Of course, the acute curiosity does not exactly amount to a diagnosis, especially at a time rife with misinformation. “Suits lots of people’s interests to spread the rumors, and we know there are always lots of groups vying for power around the Kremlin in Russia,” Russia expert Ian Garner told Yahoo News. “However, my best guess is that most of these rumors are the feverish products of Western speculation. They grip Western audiences — they’re classic tabloid schlock.”

The guessing game almost resembles something out of “The Death of Stalin,” Armando Iannucci’s 2017 tragicomedy about the 1953 demise of the notorious Soviet dictator, whom Putin admires and has in some ways imitated.

Putin could have cancer — or Parkinson’s disease. Or maybe “long COVID.” Every photograph and video clip is parsed on social media by amateur Kremlinologists. Meanwhile, an anonymous user on the Telegram social media network claiming to be a Russian security intelligence officer claims that Putin underwent abdominal surgery in mid-May.

Some of the rumors were fueled by the preposterously long tables at which Putin met with other Kremlin officials during the first phase of the Ukraine invasion. During a meeting with Defense Minister Sergei Shoigu in late April, he gripped the edges of a table and looked ill at ease. Some two weeks later, at a Victory Day parade in Red Square, he again failed to project the vision of strength long associated with the Russian leader.

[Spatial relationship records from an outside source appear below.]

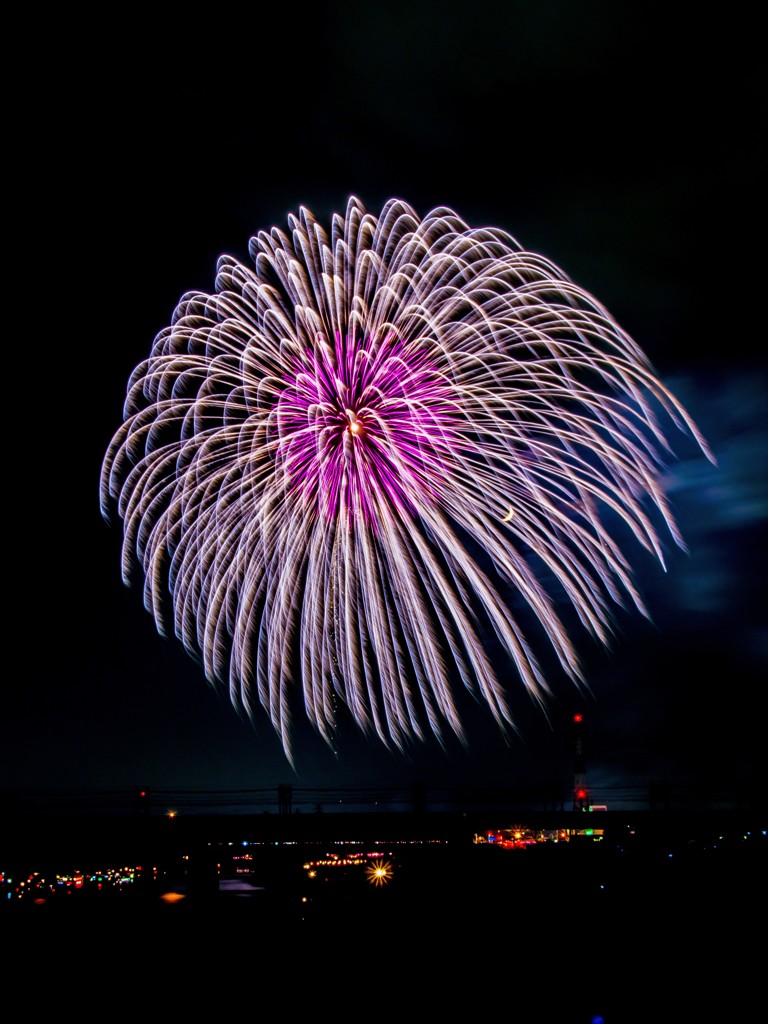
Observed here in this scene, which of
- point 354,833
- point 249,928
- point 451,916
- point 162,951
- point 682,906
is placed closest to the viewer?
point 162,951

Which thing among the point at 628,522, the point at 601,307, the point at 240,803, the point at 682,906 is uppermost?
the point at 601,307

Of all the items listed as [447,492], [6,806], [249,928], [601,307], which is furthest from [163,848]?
[601,307]

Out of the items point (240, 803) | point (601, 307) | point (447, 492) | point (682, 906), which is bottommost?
point (682, 906)

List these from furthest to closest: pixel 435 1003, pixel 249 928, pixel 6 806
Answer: pixel 6 806 < pixel 249 928 < pixel 435 1003

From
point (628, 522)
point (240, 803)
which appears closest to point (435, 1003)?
point (628, 522)

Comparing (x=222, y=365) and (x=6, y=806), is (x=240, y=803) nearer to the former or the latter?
(x=6, y=806)

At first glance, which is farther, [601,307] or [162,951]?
[601,307]

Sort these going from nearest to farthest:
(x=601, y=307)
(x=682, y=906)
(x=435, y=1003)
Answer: (x=435, y=1003) → (x=682, y=906) → (x=601, y=307)

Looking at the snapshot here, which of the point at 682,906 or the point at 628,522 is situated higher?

Russian President Vladimir Putin and Russian Defense Minister Sergei Shoigu.
Putin and Russian Defense Minister Sergei Shoigu during a meeting at the Kremlin on April 21. (Russian Presidential Press Service via AP)

Earlier this month, the magazine News Lines published an account of a Kremlin-adjacent oligarch who had been secretly recorded by a Western financier discussing Putin’s purported cancer. The outlet proposed that he was potentially suffering from lymphoma, which afflicts white blood cells.

While such reports could be utter fiction, they also underscore how thoroughly Russia has devolved into an authoritarian regime almost entirely dependent on the fate of a single man.

“The only way things change is if there is a crisis event that shifts the landscape,” says former CIA officer John Sipher, who served in Moscow during the Cold War. “One might be the use of nuclear weapons. The other might be real evidence of his health deteriorating.”

Meanwhile, Putin’s counterpart in Kyiv, Volodymyr Zelensky, has become an international icon, his scruffy beard and green military T-shirt now as much of a symbol as Winston Churchill’s cigar was in an earlier era. Despite looking tired from long days and nights in his bunker, Zelensky appears to be of sound health.